Из того же письма: "В мастерской Максимилиана Александровича (Волошина.-- В. П.) по утрам дочитал ему -- с глазу на глаз -- "Клуб убийц букв" и прочел "Швы". С радостью выслушал и похвалу и осуждение; вижу: мне еще много надо поработать над отточкой образа,-- и если жизни мне осталось мало, то воли -- много"... По свидетельству М. Волошиной, в утренние часы мастерская была для всех, даже для нее, недоступной -- время работы поэта. Биографы Волошина, прочитав этот фрагмент, сошлись во мнении, что сам факт подобных чтений больше говорит о серьезности отношения Волошина к прозе Кржижановского, чем "и похвала и осуждение"...
В 1939 году, когда Кржижановского принимали в Союз писателей, председательствовавший Фадеев не мог скрыть недоумения: большинство присутствовавших не знало, о ком речь, не подозревало о существовании такого прозаика, меньшинство же -- знавшие -- говорило о нем как о писателе европейского масштаба, "который может составить честь и славу советской литературы". А рекомендовали Кржижановского в члены Союза писателей Н. Асеев и Вс.
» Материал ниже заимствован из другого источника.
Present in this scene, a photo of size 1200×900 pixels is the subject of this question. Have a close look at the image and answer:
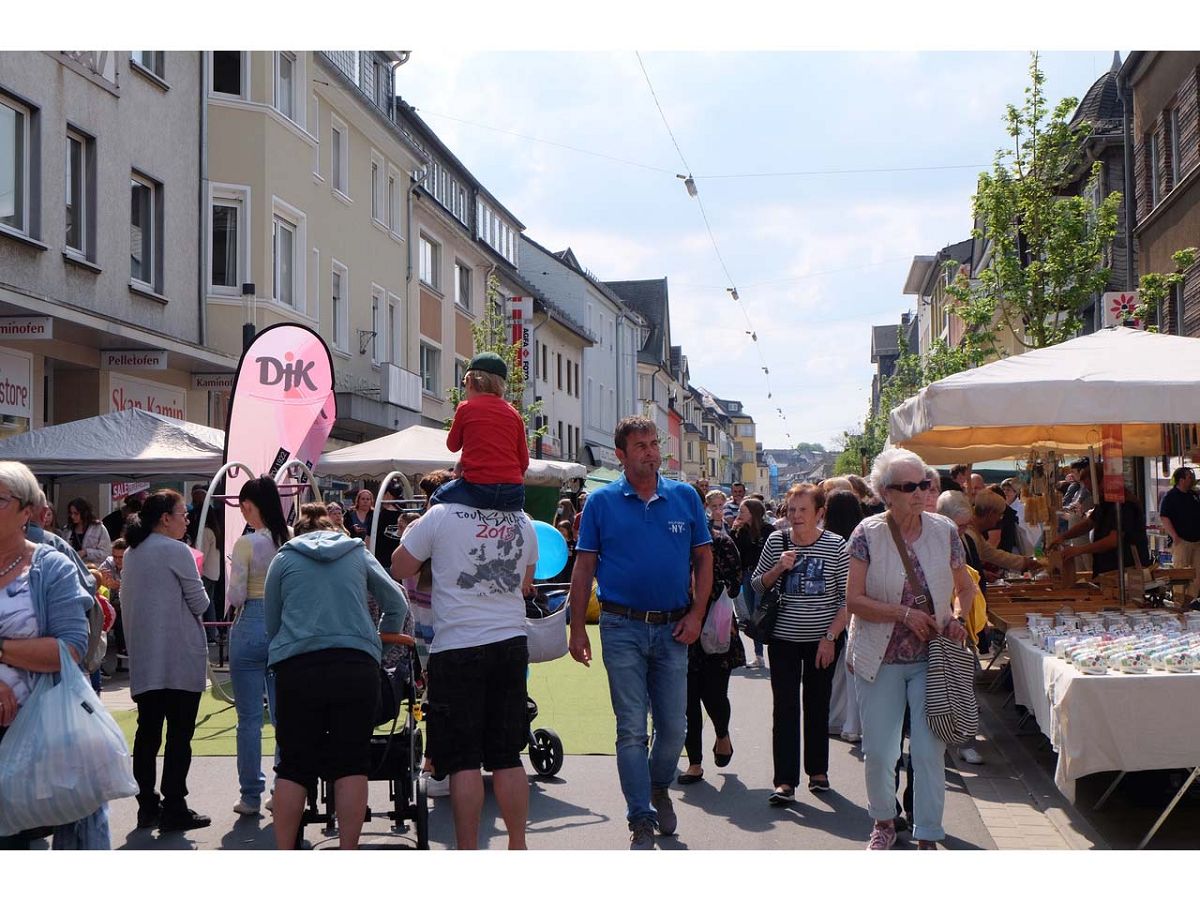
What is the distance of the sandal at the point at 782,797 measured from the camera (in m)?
7.51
Вишневский, Г. Шенгели и Е. Ланн, П. Антокольский и С. Мстиславский, Е. Лундберг и В. Асмус...
В самом начале сороковых годов усилиями Лундберга удалось включить в план издательства "Советский писатель" небольшой том рассказов пятидесятичетырехлетнего Кржижановского. Через несколько дней после отправки рукописи в типографию началась война...
Кржижановский отказался эвакуироваться: "Писатель должен быть там, где его тема". Записи первых месяцев войны образовали последнюю -- и тоже неизданную -- книгу очерков "Москва в первый год войны". Еще написал он для давнего своего друга композитора С. Василенко либретто оперы "Суворов", поставленной несколькими театрами. И еще -- историческую пьесу "Корабельная слободка", не поставленную никем. В конце 1942 года совершил большую поездку по Сибири -- с лекциями о Шекспире...
Прозы больше -- до самой смерти -- не было. Он надорвался...
После войны по-прежнему скудно зарабатывал на жизнь эпизодическими статьями и переводами -- профессиональными, но не более того, как бы погасшими, утратившими блеск. Сделал последнюю попытку напечатать хоть что-нибудь из рассказов: "Чувствую себя, как андалузский бык на арене: бодайся -- не бодайся, шпага тореро сделает свое дело. Решил все-таки бодаться: толкнулся еще в три редакции..." (Из письма к Бовшек 31 июля 1946 года.)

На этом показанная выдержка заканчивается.